Victoria, located at the southern tip of British Columbia’s Vancouver Island, is not Canada’s oldest city. That honour goes to St. John’s, Newfoundland and Labrador, founded in 1497.
Our new home doesn’t even crack the top ten among the oldest Canadian cities, missing that list by 50 years.
Victoria was founded as a Hudson Bay Company trading post in 1843, and was incorporated as a city in 1862, just five years before the British parliament passed the British North America Act, giving birth to the Dominion of Canada.
In spite of its relative youth, Victoria lays claim to being the site of the oldest Chinatown in Canada, the oldest synagogue in continuous use in Canada, and the oldest Masonic Lodge in British Columbia.
Victoria’s Chinatown is situated on the northern fringe of the city’s downtown core, just a couple of blocks away from Centennial Park and City Hall, and a 15-minute walk from the Empress Hotel, the Inner Harbour, and the grounds of the British Columbia Parliament buildings.
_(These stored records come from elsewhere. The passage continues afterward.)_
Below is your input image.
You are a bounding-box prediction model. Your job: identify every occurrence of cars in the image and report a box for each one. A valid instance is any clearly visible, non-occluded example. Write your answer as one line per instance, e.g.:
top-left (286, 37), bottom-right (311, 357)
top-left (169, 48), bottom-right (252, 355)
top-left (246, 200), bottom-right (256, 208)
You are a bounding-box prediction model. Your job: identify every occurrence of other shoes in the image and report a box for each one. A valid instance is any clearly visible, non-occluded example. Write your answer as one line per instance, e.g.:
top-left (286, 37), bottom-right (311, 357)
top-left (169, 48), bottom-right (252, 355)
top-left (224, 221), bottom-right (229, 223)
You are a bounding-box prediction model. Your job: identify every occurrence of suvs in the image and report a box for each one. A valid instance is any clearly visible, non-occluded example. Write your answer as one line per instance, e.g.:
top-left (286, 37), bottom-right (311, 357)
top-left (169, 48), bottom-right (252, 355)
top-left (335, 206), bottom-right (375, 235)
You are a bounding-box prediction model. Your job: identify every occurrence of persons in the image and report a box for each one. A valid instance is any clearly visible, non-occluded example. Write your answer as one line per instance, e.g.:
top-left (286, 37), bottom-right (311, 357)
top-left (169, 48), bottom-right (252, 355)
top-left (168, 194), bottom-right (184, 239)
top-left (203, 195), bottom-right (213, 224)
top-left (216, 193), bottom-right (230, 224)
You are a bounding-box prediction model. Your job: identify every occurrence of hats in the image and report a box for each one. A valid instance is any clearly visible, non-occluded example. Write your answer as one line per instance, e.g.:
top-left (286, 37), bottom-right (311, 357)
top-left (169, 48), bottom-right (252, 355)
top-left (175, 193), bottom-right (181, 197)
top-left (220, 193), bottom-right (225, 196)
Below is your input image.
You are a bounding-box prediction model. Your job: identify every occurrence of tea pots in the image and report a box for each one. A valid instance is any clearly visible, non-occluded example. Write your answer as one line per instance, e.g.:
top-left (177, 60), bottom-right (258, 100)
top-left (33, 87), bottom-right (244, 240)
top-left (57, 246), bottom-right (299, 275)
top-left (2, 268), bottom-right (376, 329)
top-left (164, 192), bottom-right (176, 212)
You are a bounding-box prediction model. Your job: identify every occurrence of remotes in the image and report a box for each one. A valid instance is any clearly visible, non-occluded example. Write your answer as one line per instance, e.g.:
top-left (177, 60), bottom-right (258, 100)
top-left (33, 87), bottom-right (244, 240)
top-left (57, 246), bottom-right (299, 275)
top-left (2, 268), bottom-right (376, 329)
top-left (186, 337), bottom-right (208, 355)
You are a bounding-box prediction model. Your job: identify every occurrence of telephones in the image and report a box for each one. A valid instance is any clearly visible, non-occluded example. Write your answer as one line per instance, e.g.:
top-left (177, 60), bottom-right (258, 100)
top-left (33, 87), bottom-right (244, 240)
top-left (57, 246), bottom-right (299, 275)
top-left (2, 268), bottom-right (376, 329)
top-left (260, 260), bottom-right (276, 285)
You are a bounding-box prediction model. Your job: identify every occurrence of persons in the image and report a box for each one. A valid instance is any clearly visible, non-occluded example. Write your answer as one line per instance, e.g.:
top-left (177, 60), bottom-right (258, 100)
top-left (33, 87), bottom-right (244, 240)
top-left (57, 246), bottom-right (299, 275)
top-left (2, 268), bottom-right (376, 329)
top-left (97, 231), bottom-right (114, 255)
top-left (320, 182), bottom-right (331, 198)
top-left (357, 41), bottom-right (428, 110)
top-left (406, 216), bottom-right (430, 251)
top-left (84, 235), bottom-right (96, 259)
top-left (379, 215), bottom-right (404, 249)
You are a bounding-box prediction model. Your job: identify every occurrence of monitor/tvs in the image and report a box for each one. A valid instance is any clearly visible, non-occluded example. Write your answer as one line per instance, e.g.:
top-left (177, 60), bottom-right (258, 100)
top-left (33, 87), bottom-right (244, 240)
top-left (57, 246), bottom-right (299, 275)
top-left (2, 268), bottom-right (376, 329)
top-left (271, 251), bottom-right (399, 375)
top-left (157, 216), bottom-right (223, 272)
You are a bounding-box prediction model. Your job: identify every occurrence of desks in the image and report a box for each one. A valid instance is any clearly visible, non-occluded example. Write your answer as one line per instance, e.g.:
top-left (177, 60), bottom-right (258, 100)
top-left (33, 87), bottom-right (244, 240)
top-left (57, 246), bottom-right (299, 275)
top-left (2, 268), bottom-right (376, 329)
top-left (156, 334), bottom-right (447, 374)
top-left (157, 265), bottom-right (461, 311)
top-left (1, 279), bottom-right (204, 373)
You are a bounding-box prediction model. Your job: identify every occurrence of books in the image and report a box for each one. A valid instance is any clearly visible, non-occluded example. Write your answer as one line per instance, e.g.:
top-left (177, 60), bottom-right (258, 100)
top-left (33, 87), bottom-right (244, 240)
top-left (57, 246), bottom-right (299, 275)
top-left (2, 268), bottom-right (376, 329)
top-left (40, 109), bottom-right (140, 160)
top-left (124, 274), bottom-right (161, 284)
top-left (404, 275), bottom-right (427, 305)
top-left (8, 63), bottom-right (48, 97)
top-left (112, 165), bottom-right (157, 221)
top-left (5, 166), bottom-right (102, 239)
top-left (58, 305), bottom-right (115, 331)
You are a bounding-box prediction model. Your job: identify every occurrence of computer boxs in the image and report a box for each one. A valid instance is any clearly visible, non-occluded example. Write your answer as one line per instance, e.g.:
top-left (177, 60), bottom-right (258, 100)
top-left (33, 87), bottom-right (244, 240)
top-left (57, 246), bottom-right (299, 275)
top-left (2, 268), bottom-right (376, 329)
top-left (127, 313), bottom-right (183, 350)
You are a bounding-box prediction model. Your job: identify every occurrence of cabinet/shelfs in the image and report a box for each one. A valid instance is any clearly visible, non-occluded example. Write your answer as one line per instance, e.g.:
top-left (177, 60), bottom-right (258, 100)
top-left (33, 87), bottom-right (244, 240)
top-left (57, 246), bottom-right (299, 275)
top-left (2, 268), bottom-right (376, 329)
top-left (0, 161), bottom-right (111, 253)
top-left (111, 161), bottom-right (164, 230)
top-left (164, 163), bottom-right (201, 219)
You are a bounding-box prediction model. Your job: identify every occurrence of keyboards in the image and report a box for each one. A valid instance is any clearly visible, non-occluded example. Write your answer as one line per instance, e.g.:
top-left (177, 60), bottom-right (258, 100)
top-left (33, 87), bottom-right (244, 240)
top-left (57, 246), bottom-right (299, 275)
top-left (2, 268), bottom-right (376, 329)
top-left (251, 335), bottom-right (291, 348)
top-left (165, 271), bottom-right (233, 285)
We lived in a vacation rental apartment one block south of Chinatown while we were waiting for our furniture to arrive from California, and we had the opportunity to explore the area.
The Gate of Harmonious Interest, at the corner of Fisgard and Government, adorns Chinatown’s main commercial block.
There are several narrow alleyways, lined with shops, that connect Fisgard to Pandora, one block over. One of these is Fan Tan Alley.
The Chinese population of Victoria holds education in high esteem. The Chinese Public School, built in 1908, is still in active use today.
Wherever you turn in Chinatown, there is a reminder of the heritage of this historic part of Victoria.